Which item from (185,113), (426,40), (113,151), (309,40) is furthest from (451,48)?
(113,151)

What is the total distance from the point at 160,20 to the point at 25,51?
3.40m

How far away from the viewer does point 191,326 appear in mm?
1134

--*--

Please copy out the material above word for word.

Which item from (185,113), (426,40), (113,151), (309,40) is furthest from (451,48)?
(113,151)

What is the total distance from the point at 160,20 to the point at 25,51?
3.40m

How far away from the viewer does point 191,326 appear in mm?
1134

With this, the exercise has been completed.